City of the future
"You know you're in Bangalore, you know you're in the Silicon Valley of India, when you go to play golf and the caddy on the first tee says you can either aim at the Microsoft building or the IBM building. You know you're in Bangalore when you see the Pizza Hut advertisement says 'gigabytes of taste'," famously said the US journalist Thomas Friedman in 2004. Ever since, reams have been written on outsourcing, the software boom and the rise of the uber-smart, uber-rich new technogeeks of Bangalore. But whatever happened to the other Bangalores, the ones that shun the arc lights that the outsourcing world shines upon the city? What happened to the Bangalore that lives in its crowded markets, or the one that lives in the shaded avenues of its genteel old suburbs?

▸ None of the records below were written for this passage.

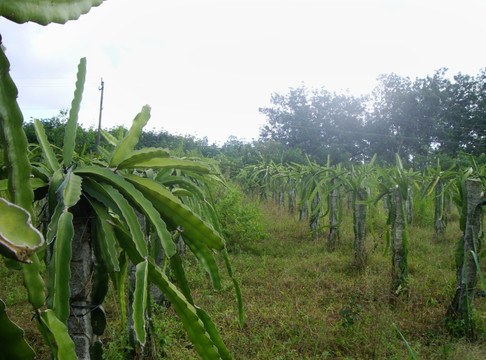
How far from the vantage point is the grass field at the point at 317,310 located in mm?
2539

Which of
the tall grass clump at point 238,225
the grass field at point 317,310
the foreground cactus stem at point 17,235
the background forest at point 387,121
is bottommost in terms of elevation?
the grass field at point 317,310

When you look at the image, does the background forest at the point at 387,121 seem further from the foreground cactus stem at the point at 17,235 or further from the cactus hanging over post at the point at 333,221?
the foreground cactus stem at the point at 17,235

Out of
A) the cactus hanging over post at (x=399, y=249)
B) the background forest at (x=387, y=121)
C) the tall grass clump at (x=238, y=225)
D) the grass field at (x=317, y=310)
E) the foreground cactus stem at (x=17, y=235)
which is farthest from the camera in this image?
the background forest at (x=387, y=121)

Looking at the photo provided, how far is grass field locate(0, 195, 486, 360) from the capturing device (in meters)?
2.54

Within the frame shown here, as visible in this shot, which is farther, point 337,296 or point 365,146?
point 365,146

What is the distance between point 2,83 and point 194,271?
395cm

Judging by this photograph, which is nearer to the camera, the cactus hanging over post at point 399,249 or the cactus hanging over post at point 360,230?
the cactus hanging over post at point 399,249

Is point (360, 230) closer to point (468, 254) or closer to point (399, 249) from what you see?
point (399, 249)

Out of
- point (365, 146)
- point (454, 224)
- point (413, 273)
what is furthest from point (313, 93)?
point (413, 273)

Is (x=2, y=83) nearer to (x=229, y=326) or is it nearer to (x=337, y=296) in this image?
(x=229, y=326)

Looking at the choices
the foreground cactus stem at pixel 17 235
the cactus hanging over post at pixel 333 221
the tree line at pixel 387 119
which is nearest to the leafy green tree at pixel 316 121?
the tree line at pixel 387 119

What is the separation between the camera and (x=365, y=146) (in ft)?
90.4

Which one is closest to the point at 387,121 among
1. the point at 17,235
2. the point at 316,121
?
the point at 316,121

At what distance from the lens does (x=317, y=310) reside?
3.21 m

Bangalore is unique among all major Indian cities for its very special history. For almost 150 years, the city was actually two cities, each with its own administration, and following entirely separate growth trajectories. The cantonment, established in 1809, was administered by the British; while the western part of the city, including the Fort and, later, suburbs such as Basavanagudi and Malleswaram, were under the rule of the Mysore maharajas. Naturally, the different histories of the two parts of the city left distinct impressions on the populations in these two areas. With the setting-up of the cantonment during the first decade of the 19th century, the area experienced in-migration from neighbouring regions, especially of Tamil-speakers, who came in both as soldiers in the Madras regiments, and as suppliers and contractors to the British Indian Army. It was only in 1949 that the city was united under a common municipal corporation.